Newbie Gains AKA Virgin Gains
The program used in this study was so bad that even with protein and consistent training they broke the law of newbie gains; which states that a lifter will make his biggest strength and size gains within his first 6 months of training. It's so easy to progress as a novice lifter that its harder to NOT make gains.
This was the best this program could do. It's only getting worse from here on out. As we become more advanced our gains shrink. I put 100 pounds on my deadlift in my first year of powerlifting, without really knowing what I was doing. Now, I'm fighting tooth and nail for a 10 pound increase.
Stop Wasting Time
The High Volume group clearly showed more training doesn't equal more gains. Imagine what you could do with 29.8 hours of wasted time. How could you connect with your kid, what could you learn from reading, what project could you tackle? How many seasons of Game of Thrones could you re-watch?
The strength gains made here aren't useful. Technically, they got stronger. But, slow, isolated lifting doesn't translate to anything cool or athletic. Building a huge inverse fly and a massive 5-rep seated bench press will not increase your staying power on the mat at your local Ju Jitsu spot OR heaven forbid, an actual fight. Slow biceps curls make you better at...slow biceps curls.
These guys were middle aged men, so its likely at least some were Dads. Believe it or not, Dads are in charge of family protection...A powerless Dad cannot defend his family as well as that same man could if he were powerful.
These guys made sure to cover every muscle group. But they never actually trained them as one unit...the body. Instead they trained the biceps...then the triceps...then the shoulders...then the quads. What happens when you have to fire all these muscles simultaneously like your life depends on it.
Real strength comes from multi-joint movements that load the entire skeleton, like a squat. Power comes from doing those movements fast, like jumping. Useful strength...lets call it fighting strength, better yet, protector strength, is the ability to generate power throughout all muscle systems simultaneously with coordination. Seated triceps extensions will not train this type of strength, my friends.
Power = Force x Velocity
1. Lift heavy and aggressively, most of the time.

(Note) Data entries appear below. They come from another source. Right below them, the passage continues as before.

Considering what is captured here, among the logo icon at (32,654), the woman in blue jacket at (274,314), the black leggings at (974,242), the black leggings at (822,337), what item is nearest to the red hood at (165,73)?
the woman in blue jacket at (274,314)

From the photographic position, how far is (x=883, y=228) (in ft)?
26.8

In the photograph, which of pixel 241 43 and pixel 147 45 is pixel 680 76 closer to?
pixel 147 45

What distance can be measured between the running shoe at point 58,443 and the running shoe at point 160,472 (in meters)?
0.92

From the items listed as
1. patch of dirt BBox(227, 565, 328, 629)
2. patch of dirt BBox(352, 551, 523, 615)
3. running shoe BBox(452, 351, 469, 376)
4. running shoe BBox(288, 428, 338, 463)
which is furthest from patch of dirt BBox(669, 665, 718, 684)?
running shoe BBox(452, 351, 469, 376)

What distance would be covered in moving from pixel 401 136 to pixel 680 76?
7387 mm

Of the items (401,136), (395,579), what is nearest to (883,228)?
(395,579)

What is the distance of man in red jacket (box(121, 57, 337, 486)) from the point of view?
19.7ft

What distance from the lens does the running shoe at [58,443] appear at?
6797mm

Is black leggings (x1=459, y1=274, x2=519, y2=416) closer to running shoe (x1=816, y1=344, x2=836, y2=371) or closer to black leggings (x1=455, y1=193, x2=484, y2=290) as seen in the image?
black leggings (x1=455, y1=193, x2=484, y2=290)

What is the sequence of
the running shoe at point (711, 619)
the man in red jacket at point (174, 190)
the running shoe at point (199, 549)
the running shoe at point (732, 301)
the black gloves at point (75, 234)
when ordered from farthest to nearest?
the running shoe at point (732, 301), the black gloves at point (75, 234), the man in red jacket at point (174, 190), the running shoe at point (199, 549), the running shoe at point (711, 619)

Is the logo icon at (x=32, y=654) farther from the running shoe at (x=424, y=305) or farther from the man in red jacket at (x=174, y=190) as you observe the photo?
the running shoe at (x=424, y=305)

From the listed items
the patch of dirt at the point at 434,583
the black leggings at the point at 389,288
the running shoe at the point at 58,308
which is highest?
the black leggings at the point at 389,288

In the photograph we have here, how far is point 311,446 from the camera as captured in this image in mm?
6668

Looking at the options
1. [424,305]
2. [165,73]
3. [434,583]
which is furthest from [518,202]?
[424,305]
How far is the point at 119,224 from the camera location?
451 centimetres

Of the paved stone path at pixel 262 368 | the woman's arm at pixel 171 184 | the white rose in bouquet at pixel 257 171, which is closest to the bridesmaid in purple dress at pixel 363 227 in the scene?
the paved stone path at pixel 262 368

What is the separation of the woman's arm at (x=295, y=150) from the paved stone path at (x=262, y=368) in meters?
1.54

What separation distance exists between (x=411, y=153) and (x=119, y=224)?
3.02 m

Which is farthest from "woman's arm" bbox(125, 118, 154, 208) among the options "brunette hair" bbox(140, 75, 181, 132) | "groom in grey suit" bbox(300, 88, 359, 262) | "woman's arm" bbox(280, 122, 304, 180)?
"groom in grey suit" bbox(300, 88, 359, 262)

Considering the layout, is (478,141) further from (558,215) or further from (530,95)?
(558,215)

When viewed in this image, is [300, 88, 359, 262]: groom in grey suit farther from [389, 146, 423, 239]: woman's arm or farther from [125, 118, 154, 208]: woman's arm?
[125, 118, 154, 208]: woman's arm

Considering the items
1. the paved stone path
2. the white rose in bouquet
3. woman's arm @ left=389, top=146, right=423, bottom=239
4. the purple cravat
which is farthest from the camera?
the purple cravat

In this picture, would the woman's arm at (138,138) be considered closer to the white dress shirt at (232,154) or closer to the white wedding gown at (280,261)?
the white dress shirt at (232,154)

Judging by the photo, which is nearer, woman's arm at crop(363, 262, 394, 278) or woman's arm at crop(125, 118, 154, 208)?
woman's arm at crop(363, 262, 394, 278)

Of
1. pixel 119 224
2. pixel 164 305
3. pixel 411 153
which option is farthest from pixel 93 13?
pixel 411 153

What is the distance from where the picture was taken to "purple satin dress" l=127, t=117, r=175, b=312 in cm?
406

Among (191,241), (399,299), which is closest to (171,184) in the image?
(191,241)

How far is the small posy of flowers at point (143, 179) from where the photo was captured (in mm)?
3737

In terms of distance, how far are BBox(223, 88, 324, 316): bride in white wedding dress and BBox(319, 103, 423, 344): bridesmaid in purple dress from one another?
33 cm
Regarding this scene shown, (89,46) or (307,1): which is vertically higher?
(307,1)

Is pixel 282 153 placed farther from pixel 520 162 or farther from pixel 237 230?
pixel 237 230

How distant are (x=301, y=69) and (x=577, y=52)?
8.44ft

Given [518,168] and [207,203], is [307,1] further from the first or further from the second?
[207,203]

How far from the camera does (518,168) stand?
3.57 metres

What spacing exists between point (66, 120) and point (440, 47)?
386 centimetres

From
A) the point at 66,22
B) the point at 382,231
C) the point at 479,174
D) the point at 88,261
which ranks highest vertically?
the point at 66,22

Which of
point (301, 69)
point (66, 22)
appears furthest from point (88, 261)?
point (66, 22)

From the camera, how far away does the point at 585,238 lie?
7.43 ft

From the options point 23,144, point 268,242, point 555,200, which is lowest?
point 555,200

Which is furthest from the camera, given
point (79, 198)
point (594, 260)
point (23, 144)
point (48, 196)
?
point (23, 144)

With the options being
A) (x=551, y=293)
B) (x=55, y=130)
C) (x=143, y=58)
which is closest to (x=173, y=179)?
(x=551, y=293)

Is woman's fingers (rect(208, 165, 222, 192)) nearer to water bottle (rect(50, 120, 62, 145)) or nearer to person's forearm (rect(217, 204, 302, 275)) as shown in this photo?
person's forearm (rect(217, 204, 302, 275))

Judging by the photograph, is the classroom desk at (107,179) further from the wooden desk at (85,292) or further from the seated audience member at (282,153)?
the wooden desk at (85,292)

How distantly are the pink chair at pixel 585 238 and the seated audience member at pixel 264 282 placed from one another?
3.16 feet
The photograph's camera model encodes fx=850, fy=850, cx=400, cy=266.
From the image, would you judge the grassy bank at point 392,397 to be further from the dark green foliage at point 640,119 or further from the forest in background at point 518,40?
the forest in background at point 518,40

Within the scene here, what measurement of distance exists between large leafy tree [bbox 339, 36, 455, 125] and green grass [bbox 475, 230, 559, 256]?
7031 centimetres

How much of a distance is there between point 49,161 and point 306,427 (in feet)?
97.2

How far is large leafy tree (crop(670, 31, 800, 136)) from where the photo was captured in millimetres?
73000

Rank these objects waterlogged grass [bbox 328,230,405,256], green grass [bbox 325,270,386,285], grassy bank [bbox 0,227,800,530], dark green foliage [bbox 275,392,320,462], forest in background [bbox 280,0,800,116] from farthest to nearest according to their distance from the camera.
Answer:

2. Let compound movements like the deadlift, squat and overhead press be the foundation of your strength programming.
3. Use isolation machines sparingly.
4. Be weary of "Certified Personal Trainers" especially if they're not strong and lean.
5. Eat real food, mostly animals.
When you focus on these five points, your protein intake will be auto-corrected by your hunger. Your volume should be whatever you have the time for and whatever amount is fun and recoverable. More is usually better, until its too much.
p.s. - There are times when slow, isolated machine work to failure is useful. It's great for elderly or injured people. I even know an elite wrestler who uses isolated leg curls with great benefit. This article is not for injured, elderly or elite athletes.